- Brief
Copy every line of the data below word for word, leaving out the pictures.

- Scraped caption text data
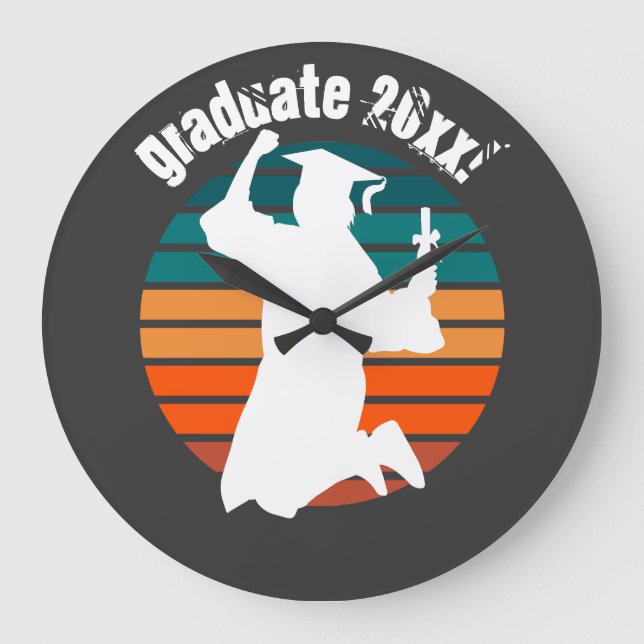 Retro Graduation Graduate Jumping for Joy Rainbow Large Clock (Front)
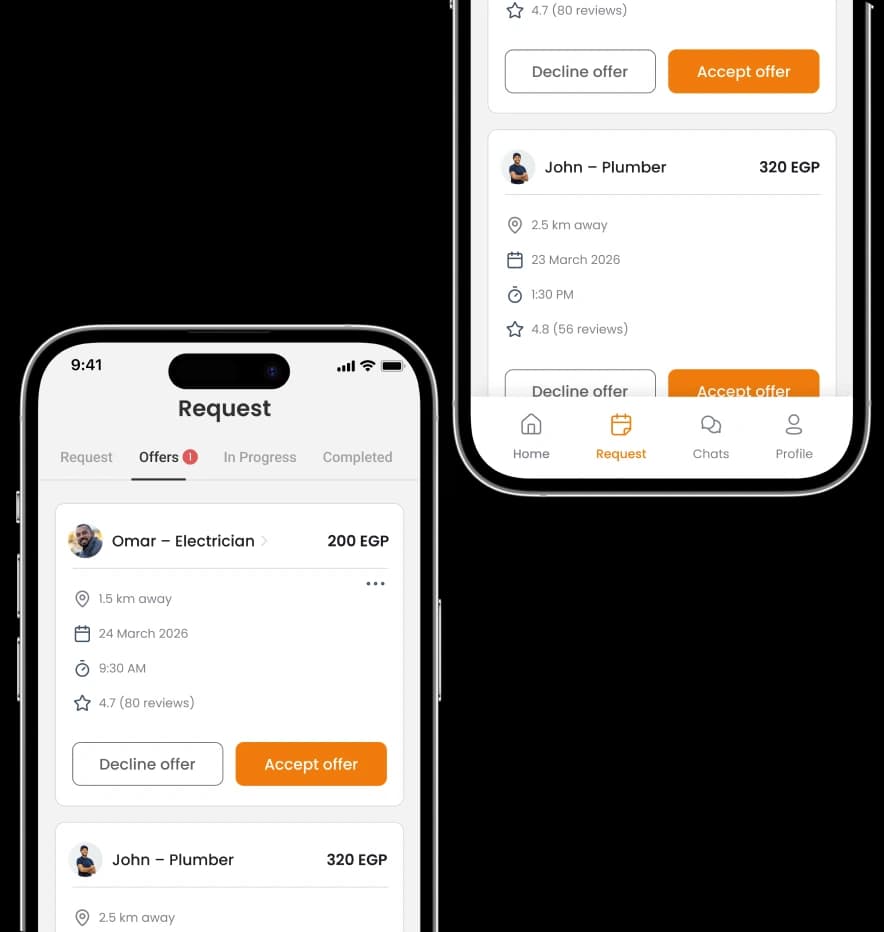 Customer reviewing worker offers in the Shakoshy app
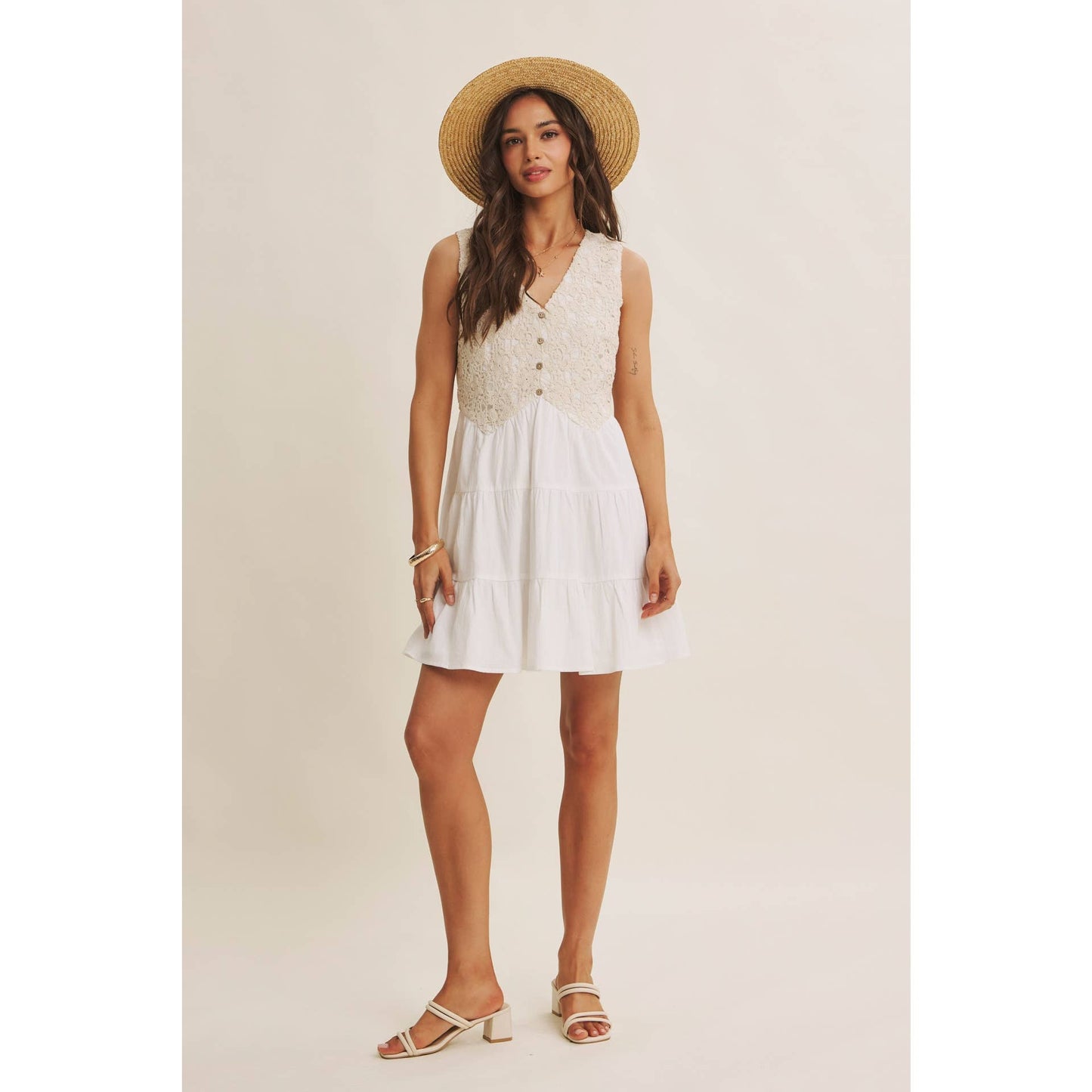 In February - French Picnic Cotton Crochet Dress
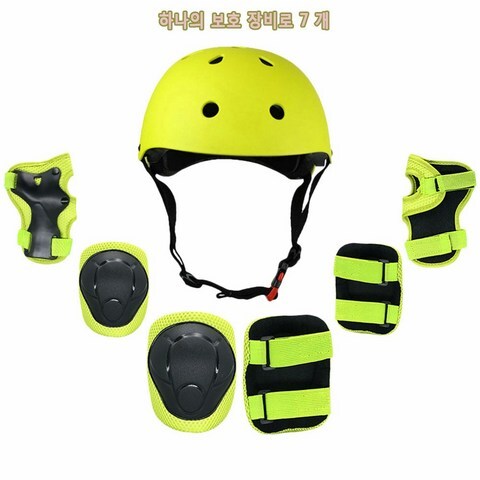 Lixada 아동 보호 7 개 세트(무릎 패드 * 2 손목 패드 * 2 핸드 패드 * 2 조절 가능한 헬멧 * 1), 녹색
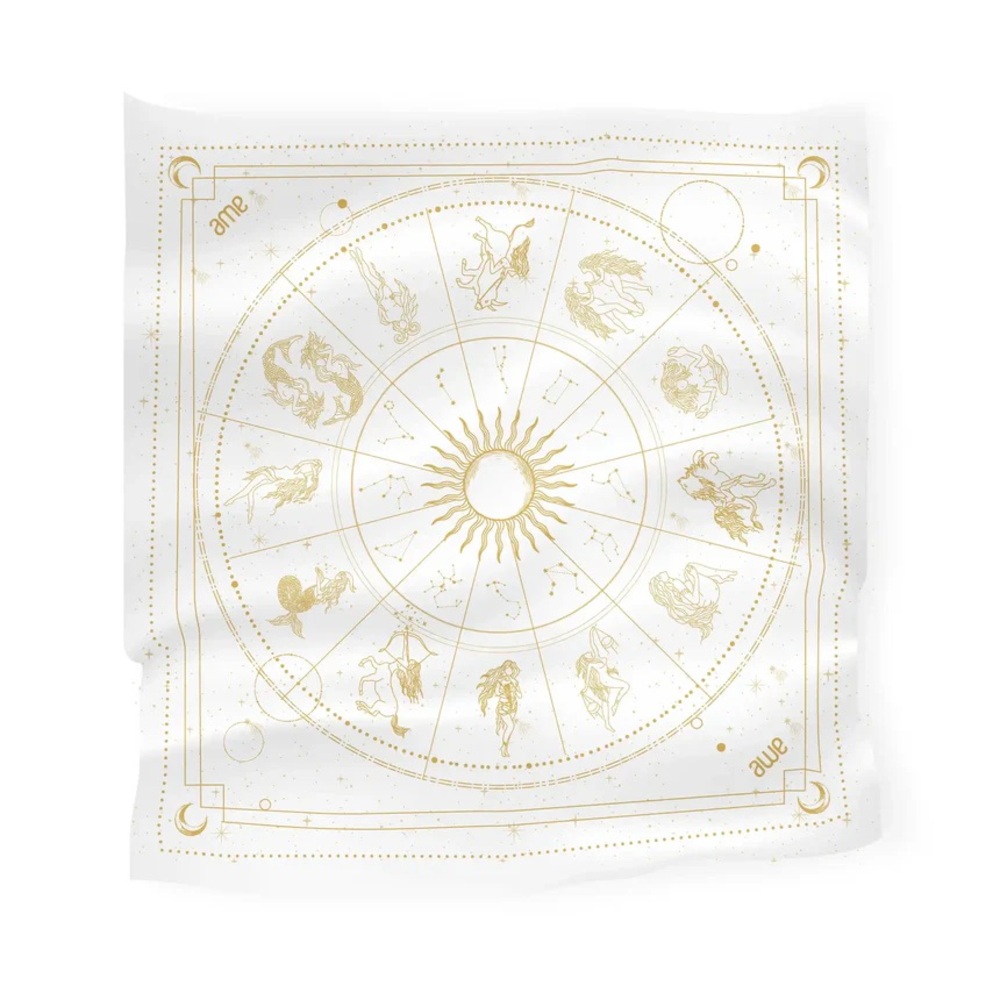 Awe Inspired ivory gold silk twill zodiac square scarf headwrap belt bag wrap - Picture 2 of 6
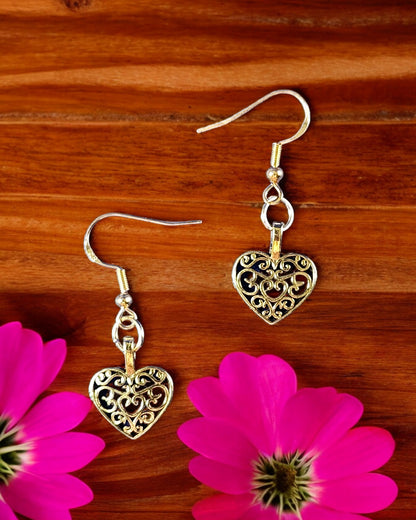 Scroll Heart (Golden Finish) Earrings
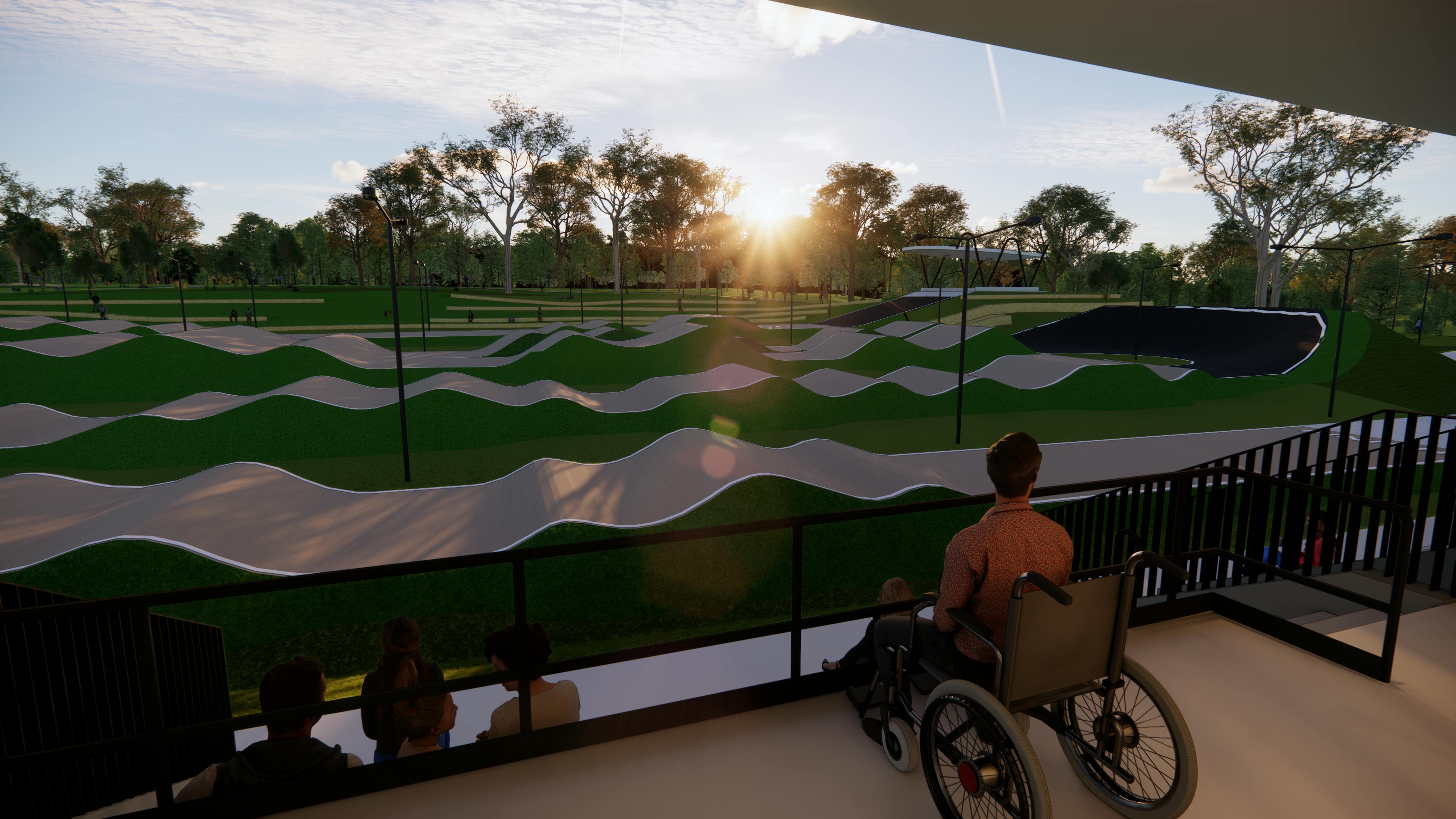 View of the BMX track from the clubhouse at sunset
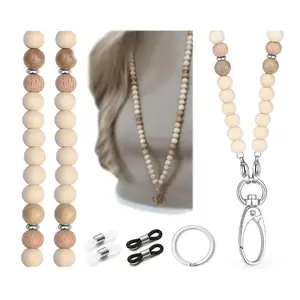 Lanyards for Id Badges Women Cute Beaded Personalized Lanyard String with Holder Cruise Ship Card Keychain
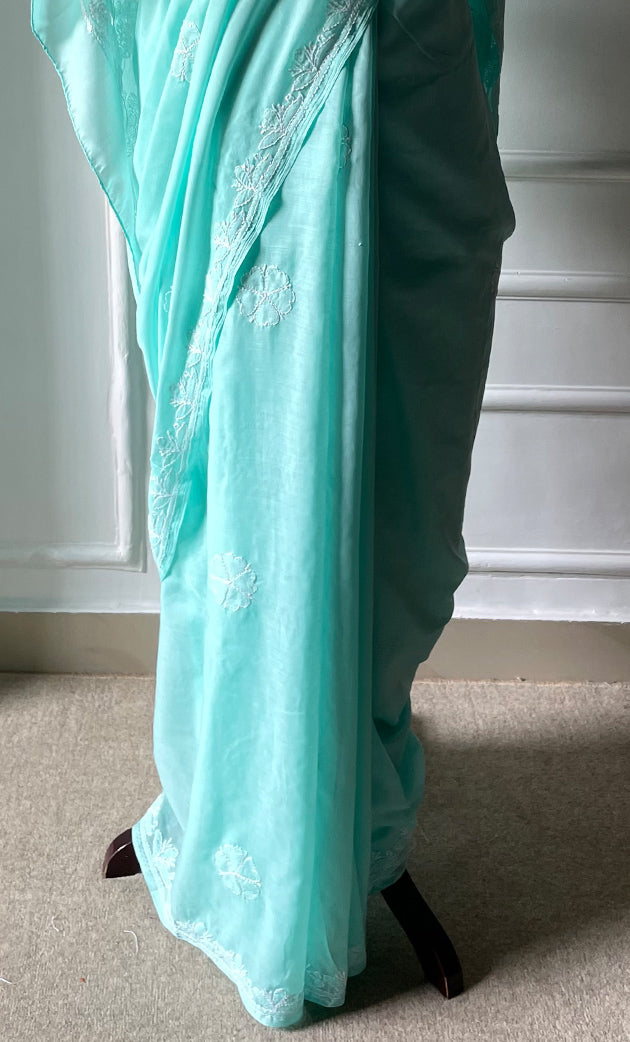 Women's Lakhnavi Handcrafted Cotton Chikankari Saree - HONC0320896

- Reply
 Retro Graduation Graduate Jumping for Joy Rainbow Large Clock (Front)
 Customer reviewing worker offers in the Shakoshy app
 In February - French Picnic Cotton Crochet Dress
 Lixada 아동 보호 7 개 세트(무릎 패드 * 2 손목 패드 * 2 핸드 패드 * 2 조절 가능한 헬멧 * 1), 녹색
 Awe Inspired ivory gold silk twill zodiac square scarf headwrap belt bag wrap - Picture 2 of 6
 Scroll Heart (Golden Finish) Earrings
 View of the BMX track from the clubhouse at sunset
 Lanyards for Id Badges Women Cute Beaded Personalized Lanyard String with Holder Cruise Ship Card Keychain
 Women's Lakhnavi Handcrafted Cotton Chikankari Saree - HONC0320896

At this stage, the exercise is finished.